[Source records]
=== Section Start ===
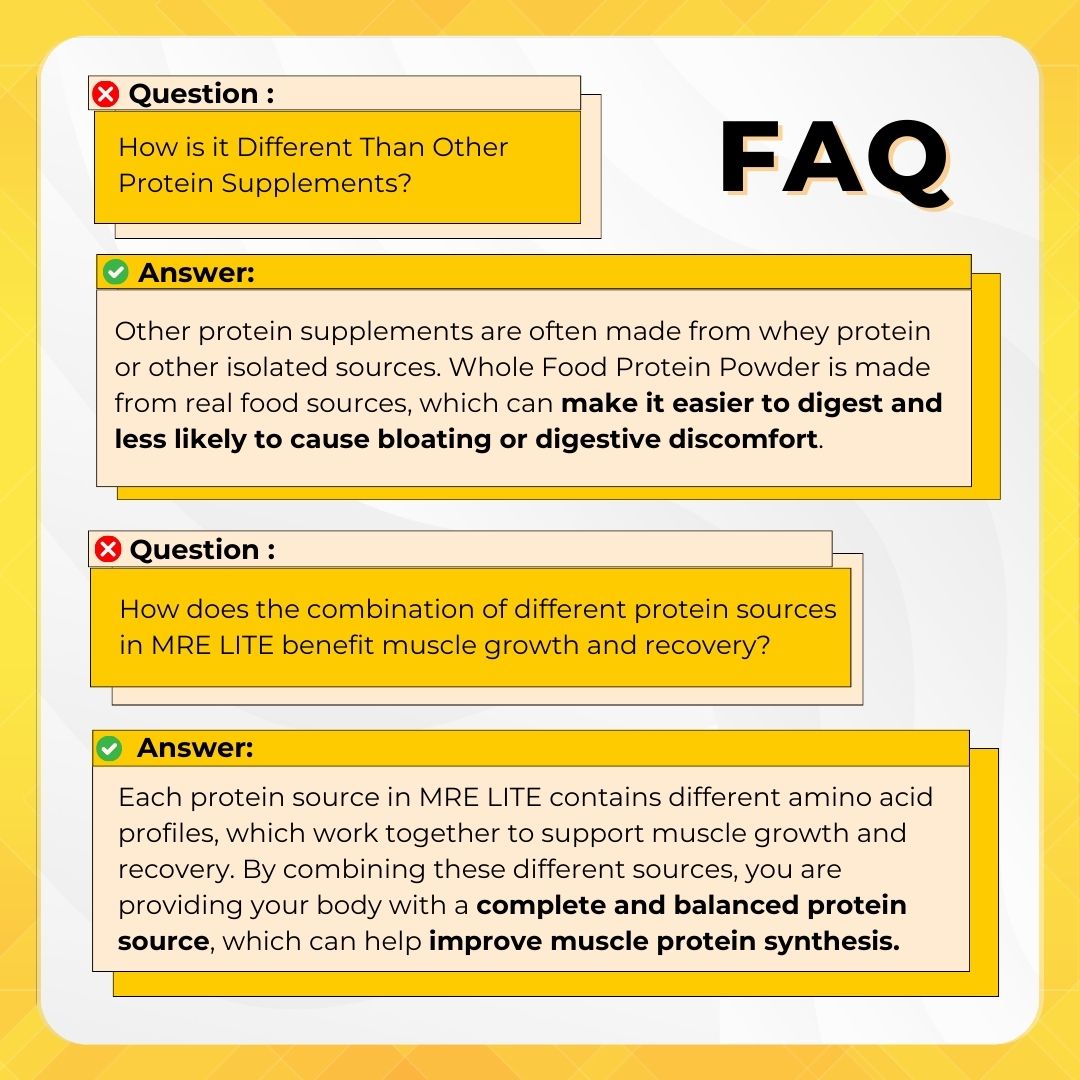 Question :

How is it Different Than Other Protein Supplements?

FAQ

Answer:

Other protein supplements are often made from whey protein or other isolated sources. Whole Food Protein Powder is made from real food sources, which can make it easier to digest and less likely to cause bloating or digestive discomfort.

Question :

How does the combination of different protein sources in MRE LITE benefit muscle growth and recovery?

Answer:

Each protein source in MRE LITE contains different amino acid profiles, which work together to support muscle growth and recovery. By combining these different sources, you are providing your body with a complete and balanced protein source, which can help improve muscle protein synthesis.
=== Section End ===
=== Section Start ===
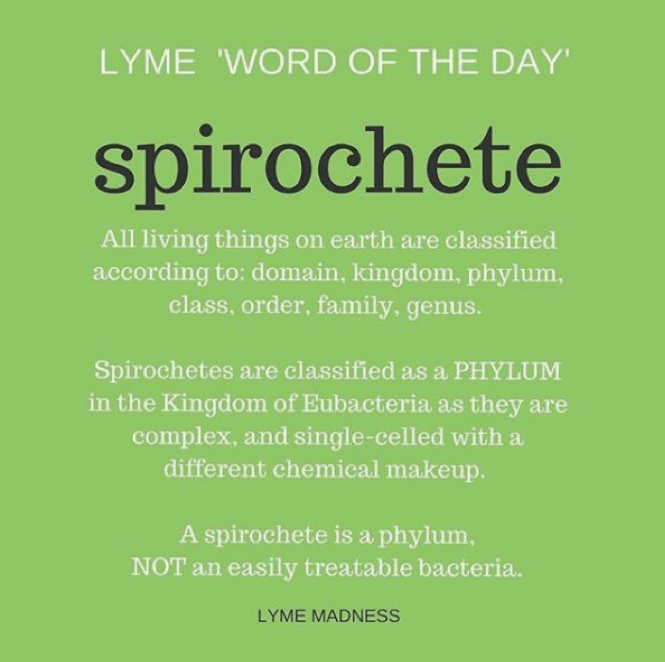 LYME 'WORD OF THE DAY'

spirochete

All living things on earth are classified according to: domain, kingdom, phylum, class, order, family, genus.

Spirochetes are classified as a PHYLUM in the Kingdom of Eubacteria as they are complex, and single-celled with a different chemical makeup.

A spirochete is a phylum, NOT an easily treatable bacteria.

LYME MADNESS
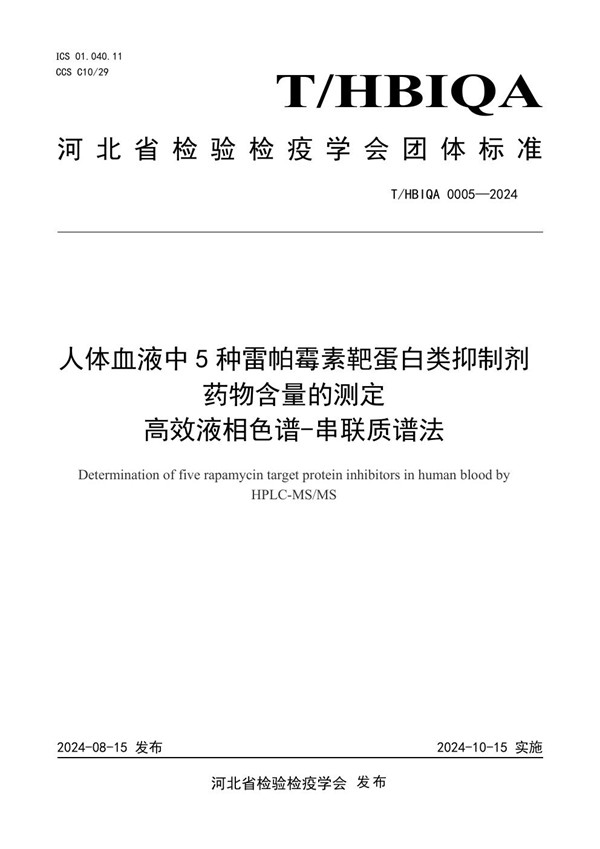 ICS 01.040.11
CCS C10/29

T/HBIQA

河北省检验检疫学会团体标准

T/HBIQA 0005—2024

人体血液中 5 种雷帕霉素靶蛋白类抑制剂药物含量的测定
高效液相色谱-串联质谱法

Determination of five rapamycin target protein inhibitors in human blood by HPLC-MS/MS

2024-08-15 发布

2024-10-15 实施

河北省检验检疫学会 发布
=== Section End ===
Work order: What is needed is an exact copy of the lines above, from the one holding "Spirochetes are classified" down to the one holding "河北省检验检疫学会 发布", with those two included and the pictures left out.

Response:
Spirochetes are classified as a PHYLUM in the Kingdom of Eubacteria as they are complex, and single-celled with a different chemical makeup.

A spirochete is a phylum, NOT an easily treatable bacteria.

LYME MADNESS
 ICS 01.040.11
CCS C10/29

T/HBIQA

河北省检验检疫学会团体标准

T/HBIQA 0005—2024

人体血液中 5 种雷帕霉素靶蛋白类抑制剂药物含量的测定
高效液相色谱-串联质谱法

Determination of five rapamycin target protein inhibitors in human blood by HPLC-MS/MS

2024-08-15 发布

2024-10-15 实施

河北省检验检疫学会 发布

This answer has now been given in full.